*EXERCISE*
Would you find each line in the entries below with the string "lateral" and copy it?

◆ ◆ ◆ ◆ ◆

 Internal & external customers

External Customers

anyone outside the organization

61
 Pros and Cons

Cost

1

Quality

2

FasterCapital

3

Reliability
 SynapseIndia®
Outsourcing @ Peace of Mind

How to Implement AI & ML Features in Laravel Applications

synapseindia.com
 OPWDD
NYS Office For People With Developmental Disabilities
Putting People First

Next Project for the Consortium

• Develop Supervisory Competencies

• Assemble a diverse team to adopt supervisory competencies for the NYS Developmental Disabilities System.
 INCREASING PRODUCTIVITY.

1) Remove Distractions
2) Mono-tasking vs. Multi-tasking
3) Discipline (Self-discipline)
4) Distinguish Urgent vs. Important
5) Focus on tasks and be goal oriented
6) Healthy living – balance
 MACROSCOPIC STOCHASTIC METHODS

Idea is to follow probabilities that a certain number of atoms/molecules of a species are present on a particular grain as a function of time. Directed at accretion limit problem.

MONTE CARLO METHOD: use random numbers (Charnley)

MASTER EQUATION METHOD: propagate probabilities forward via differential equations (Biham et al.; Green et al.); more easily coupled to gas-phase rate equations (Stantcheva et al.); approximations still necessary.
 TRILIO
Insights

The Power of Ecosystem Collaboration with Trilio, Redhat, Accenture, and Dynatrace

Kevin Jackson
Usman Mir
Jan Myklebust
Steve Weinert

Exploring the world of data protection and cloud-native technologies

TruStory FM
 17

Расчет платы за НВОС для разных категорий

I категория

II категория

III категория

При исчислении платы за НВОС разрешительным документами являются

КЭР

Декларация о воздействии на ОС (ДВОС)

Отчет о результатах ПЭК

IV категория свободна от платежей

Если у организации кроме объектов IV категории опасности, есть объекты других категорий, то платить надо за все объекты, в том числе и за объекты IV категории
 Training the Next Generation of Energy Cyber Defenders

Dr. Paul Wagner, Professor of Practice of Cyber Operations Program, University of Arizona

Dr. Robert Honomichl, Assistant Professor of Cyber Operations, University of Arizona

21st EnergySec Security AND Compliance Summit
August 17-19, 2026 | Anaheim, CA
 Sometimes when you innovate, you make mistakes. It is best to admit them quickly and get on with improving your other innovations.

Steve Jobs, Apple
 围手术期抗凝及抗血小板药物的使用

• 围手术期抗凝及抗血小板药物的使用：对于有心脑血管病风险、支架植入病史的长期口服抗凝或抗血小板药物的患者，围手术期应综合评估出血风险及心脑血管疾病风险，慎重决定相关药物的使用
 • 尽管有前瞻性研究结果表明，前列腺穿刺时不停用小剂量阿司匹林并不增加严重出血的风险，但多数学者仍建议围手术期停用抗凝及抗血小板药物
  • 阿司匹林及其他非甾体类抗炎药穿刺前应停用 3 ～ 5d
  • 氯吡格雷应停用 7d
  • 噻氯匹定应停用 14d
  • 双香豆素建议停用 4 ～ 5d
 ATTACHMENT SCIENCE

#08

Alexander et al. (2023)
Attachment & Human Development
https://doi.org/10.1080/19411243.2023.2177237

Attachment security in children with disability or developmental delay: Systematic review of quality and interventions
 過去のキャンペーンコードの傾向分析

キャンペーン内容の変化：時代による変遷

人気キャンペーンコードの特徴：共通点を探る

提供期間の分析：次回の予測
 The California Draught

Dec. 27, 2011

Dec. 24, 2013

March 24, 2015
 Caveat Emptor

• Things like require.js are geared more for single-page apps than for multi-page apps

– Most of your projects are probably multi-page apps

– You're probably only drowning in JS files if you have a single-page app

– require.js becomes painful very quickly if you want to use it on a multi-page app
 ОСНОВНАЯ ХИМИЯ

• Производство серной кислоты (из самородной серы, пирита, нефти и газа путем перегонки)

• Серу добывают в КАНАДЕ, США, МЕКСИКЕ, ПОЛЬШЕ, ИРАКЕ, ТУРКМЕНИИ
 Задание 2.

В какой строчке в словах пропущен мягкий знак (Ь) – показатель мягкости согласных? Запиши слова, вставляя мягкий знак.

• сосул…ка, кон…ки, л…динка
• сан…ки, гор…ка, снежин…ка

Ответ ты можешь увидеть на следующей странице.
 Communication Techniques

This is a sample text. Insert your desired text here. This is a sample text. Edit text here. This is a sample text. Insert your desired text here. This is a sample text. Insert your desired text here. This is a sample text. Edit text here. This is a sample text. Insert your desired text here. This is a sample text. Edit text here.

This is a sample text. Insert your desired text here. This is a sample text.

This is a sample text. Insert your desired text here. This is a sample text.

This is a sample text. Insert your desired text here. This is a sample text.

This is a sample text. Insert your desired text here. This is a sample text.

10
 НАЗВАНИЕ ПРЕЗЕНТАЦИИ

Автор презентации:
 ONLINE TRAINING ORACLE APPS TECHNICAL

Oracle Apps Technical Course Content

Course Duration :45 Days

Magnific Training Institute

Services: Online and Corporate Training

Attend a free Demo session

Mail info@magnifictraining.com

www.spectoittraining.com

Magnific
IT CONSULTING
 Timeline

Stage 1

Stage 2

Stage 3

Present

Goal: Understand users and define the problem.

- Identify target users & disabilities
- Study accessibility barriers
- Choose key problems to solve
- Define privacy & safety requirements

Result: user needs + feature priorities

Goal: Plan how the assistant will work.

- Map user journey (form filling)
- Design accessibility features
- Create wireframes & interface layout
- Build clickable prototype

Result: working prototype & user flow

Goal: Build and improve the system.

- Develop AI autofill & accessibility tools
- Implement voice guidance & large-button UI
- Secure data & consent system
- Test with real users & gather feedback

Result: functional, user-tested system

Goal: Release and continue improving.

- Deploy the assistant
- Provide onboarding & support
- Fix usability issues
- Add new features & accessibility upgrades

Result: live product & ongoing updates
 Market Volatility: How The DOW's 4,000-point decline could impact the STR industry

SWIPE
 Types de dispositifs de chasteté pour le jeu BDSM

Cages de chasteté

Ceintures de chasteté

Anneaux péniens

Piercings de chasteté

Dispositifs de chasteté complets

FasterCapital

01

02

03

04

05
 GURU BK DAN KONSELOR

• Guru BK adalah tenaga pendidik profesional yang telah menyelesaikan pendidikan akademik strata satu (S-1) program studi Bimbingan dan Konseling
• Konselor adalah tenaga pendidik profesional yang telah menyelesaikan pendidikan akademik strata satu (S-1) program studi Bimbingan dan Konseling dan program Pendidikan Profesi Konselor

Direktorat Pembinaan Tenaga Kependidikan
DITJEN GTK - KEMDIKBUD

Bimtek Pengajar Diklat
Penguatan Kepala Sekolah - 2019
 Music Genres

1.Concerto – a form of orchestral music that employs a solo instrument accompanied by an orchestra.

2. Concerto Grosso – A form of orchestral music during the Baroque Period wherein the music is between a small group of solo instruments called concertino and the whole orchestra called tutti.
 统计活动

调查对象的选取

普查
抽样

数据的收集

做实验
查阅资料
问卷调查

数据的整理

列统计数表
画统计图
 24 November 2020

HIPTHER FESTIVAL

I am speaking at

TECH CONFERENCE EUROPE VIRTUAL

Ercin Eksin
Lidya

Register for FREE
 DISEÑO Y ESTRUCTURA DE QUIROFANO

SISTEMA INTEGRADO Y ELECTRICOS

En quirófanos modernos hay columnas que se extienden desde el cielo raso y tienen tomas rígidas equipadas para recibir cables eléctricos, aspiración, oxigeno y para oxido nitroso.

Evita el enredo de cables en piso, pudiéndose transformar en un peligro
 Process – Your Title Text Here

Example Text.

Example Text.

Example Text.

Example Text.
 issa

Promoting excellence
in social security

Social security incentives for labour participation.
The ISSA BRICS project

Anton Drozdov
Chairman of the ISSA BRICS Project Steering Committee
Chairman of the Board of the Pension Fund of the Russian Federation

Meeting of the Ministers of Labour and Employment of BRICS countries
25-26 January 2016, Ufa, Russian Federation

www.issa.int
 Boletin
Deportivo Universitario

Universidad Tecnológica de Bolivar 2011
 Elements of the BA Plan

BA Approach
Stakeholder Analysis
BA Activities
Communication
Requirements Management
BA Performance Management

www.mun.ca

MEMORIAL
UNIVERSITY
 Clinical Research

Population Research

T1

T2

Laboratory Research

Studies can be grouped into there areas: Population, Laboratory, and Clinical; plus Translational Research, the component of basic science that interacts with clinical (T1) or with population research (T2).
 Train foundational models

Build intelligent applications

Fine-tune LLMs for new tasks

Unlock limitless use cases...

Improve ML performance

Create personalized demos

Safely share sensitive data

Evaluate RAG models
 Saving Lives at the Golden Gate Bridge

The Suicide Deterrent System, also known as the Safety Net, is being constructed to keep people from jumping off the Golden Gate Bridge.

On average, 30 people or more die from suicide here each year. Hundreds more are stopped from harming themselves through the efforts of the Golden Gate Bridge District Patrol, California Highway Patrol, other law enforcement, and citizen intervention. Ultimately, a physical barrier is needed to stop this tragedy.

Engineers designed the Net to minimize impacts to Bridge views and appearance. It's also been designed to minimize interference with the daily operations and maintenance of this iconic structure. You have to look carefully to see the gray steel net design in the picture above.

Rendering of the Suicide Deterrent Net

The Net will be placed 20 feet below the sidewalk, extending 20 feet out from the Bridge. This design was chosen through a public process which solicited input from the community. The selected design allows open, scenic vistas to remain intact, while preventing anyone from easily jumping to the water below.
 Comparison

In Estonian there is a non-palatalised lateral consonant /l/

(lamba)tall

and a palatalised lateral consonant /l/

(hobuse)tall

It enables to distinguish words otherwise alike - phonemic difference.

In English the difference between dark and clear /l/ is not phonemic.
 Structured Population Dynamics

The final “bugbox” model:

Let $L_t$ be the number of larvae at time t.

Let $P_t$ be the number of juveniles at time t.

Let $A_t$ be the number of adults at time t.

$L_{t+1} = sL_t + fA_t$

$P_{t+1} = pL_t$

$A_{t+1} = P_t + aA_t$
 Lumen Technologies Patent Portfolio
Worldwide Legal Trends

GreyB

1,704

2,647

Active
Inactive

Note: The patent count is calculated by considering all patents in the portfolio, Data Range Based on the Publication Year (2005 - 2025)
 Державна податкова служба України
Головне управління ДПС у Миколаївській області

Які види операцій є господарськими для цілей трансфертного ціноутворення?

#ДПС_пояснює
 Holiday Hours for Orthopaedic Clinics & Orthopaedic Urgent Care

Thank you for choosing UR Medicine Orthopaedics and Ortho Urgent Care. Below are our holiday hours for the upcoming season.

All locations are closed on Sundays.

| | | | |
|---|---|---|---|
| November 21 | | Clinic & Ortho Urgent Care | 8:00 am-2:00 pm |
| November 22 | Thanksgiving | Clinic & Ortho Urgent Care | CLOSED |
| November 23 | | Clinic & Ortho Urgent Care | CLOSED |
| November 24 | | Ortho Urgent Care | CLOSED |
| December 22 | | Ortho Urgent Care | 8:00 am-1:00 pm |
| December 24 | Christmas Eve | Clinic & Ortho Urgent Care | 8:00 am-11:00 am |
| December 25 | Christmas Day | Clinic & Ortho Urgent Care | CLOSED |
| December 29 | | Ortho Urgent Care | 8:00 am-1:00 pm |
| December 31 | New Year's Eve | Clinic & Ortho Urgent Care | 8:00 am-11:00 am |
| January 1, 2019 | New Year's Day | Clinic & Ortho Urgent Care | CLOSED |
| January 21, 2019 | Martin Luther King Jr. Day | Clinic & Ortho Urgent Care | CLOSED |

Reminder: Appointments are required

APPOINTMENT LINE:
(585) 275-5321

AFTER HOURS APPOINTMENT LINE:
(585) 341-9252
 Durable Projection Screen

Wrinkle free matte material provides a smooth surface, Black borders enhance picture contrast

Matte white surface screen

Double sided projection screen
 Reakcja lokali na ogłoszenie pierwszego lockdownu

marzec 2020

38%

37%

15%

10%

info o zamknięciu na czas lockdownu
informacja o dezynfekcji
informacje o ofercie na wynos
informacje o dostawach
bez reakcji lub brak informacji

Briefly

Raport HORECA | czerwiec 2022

◆ ◆ ◆ ◆ ◆

*SOLUTION BELOW*
In Estonian there is a non-palatalised lateral consonant /l/
and a palatalised lateral consonant /l/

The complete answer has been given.